### WORKING DATA
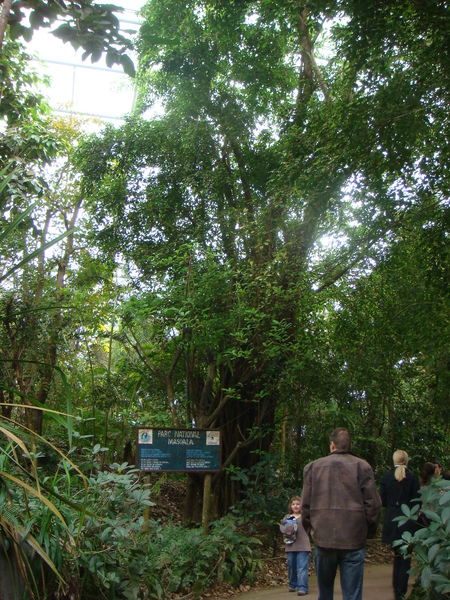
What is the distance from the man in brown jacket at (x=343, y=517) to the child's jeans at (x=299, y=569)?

--

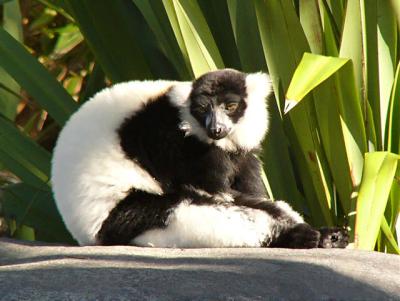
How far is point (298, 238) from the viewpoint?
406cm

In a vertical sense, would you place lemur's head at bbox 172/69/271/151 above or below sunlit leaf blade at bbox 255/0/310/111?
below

### OBJECTIVE
From the data above, pull out each line that contains the word "below" and copy it unchanged.

### SOLUTION TO THE PROBLEM
In a vertical sense, would you place lemur's head at bbox 172/69/271/151 above or below sunlit leaf blade at bbox 255/0/310/111?
below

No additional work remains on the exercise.